Data for this exercise: Begin
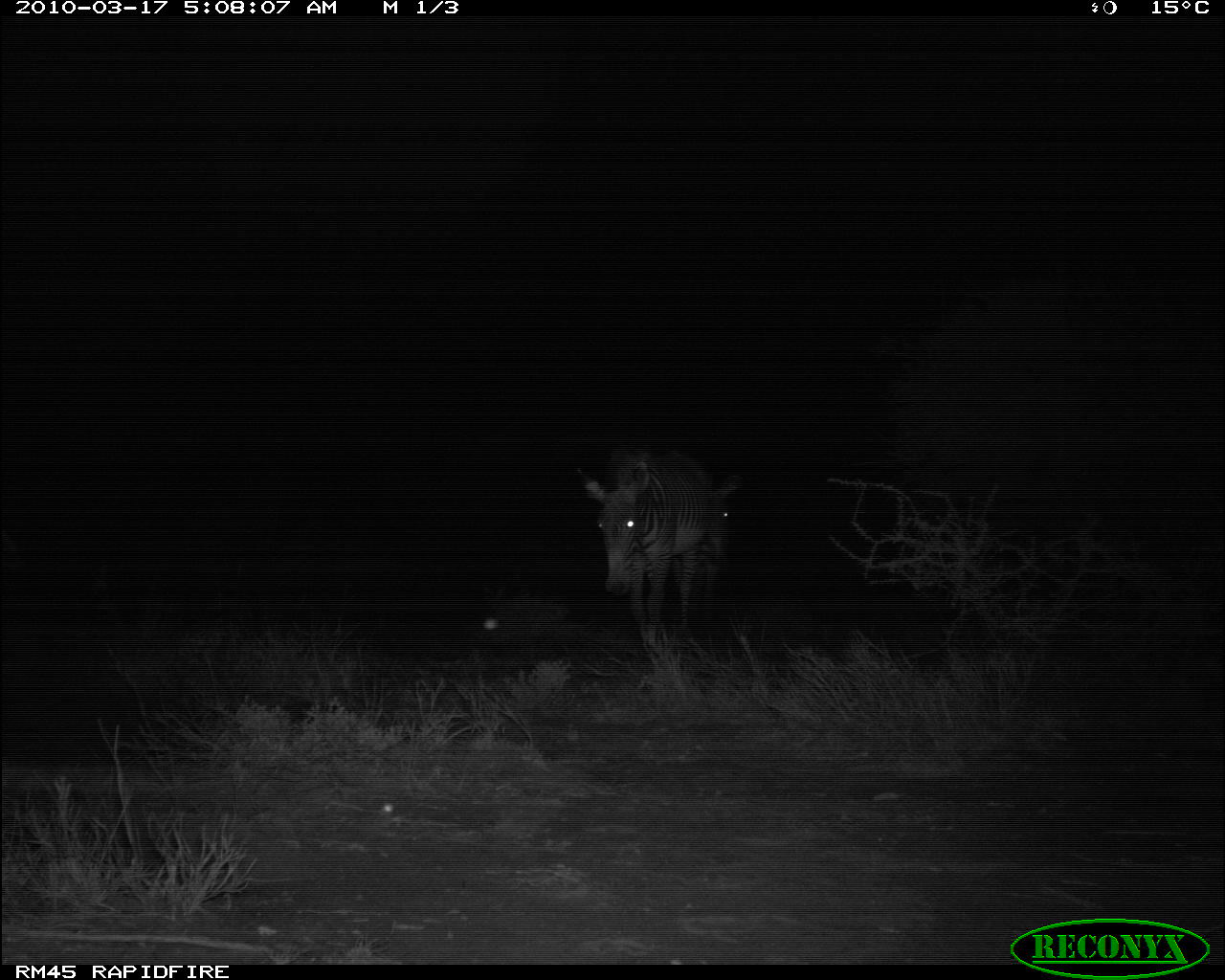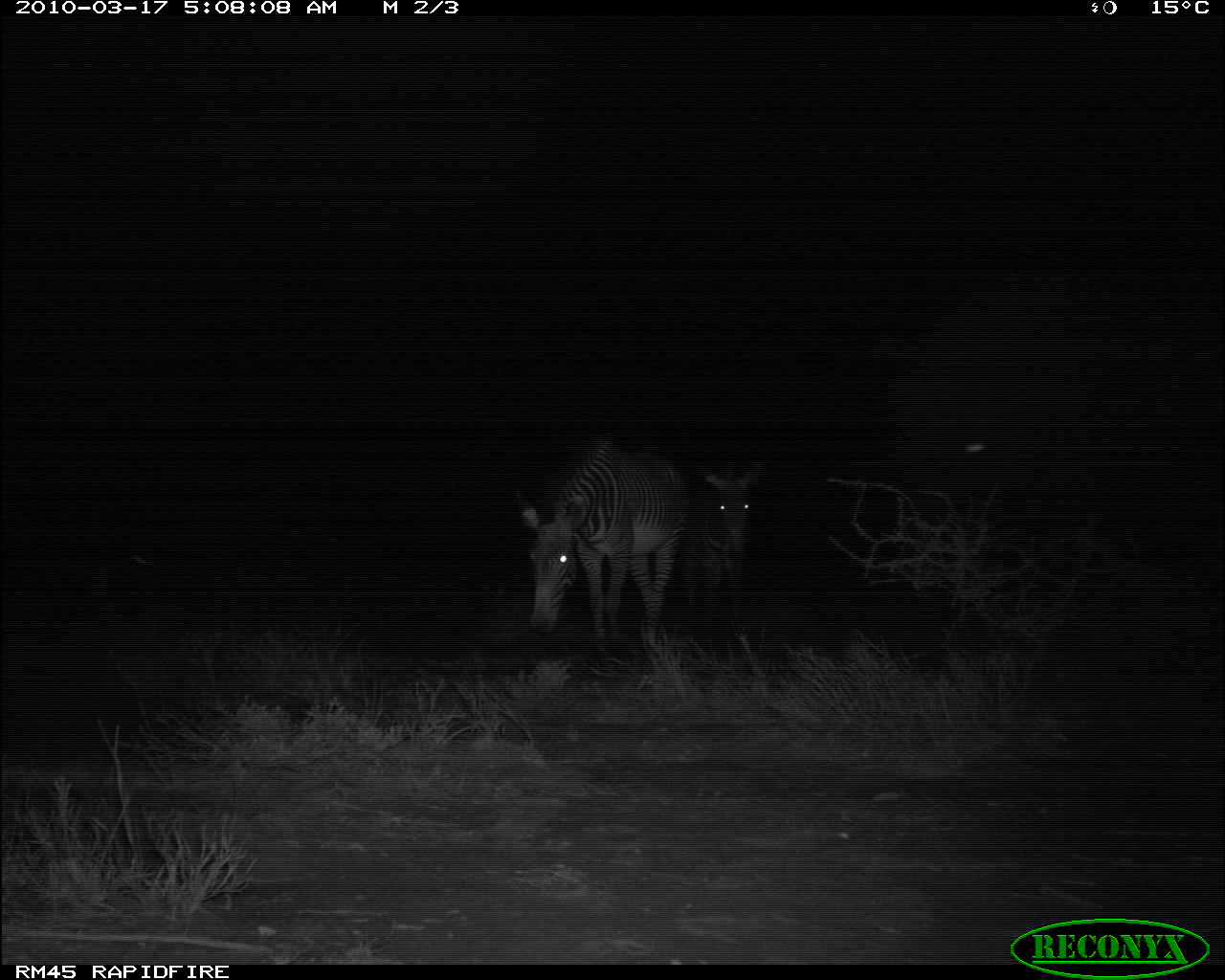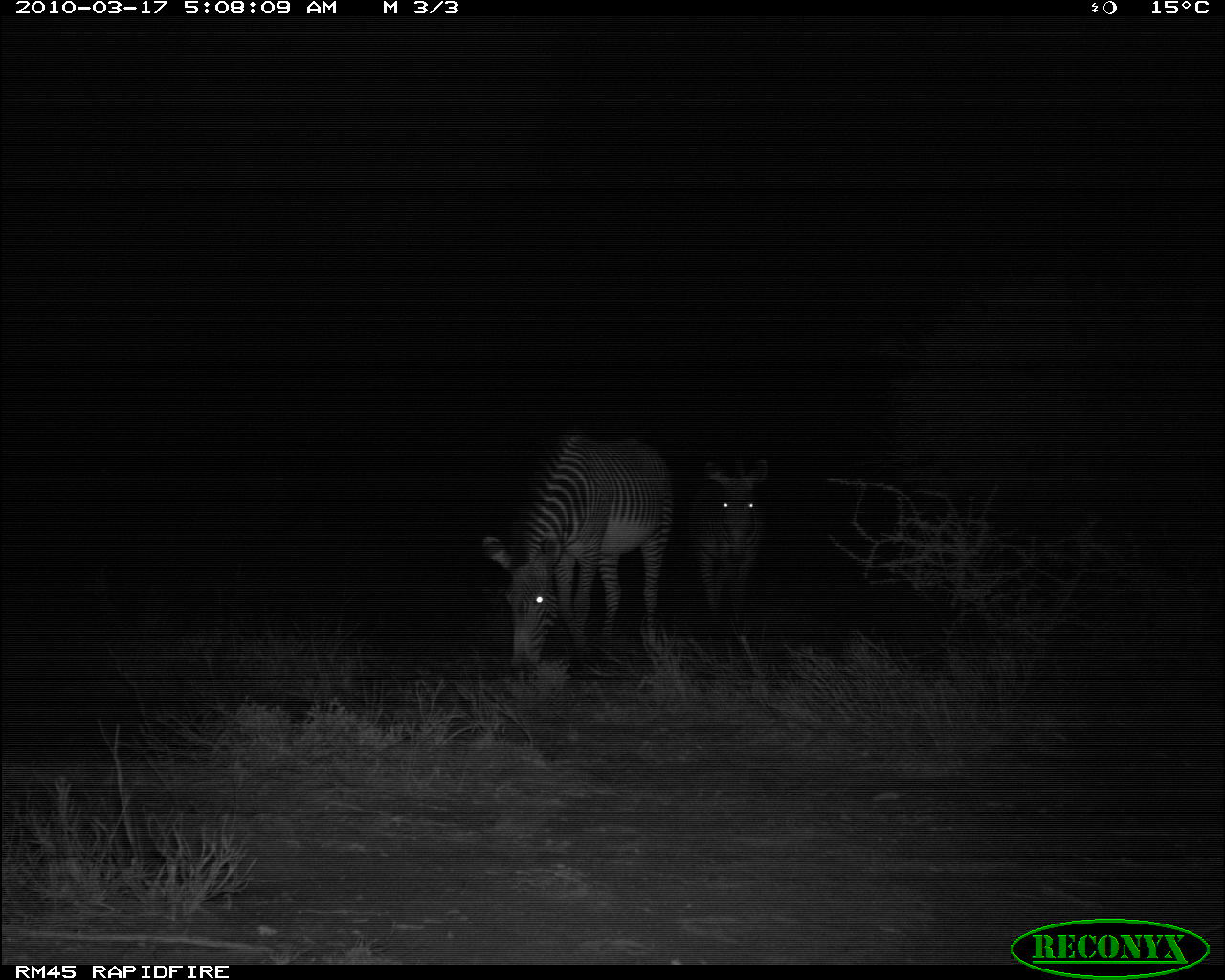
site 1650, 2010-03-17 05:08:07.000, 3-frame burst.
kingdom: Animalia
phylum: Chordata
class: Mammalia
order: Perissodactyla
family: Equidae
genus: Equus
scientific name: Equus grevyi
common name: grévy's zebra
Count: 2.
Data for this exercise: End
_Work task_.
Copy exactly the lines from the one with "phylum: Chordata" down to the last line of the records above, and leave out everything else.

_Output of the task_.
phylum: Chordata
class: Mammalia
order: Perissodactyla
family: Equidae
genus: Equus
scientific name: Equus grevyi
common name: grévy's zebra
Count: 2.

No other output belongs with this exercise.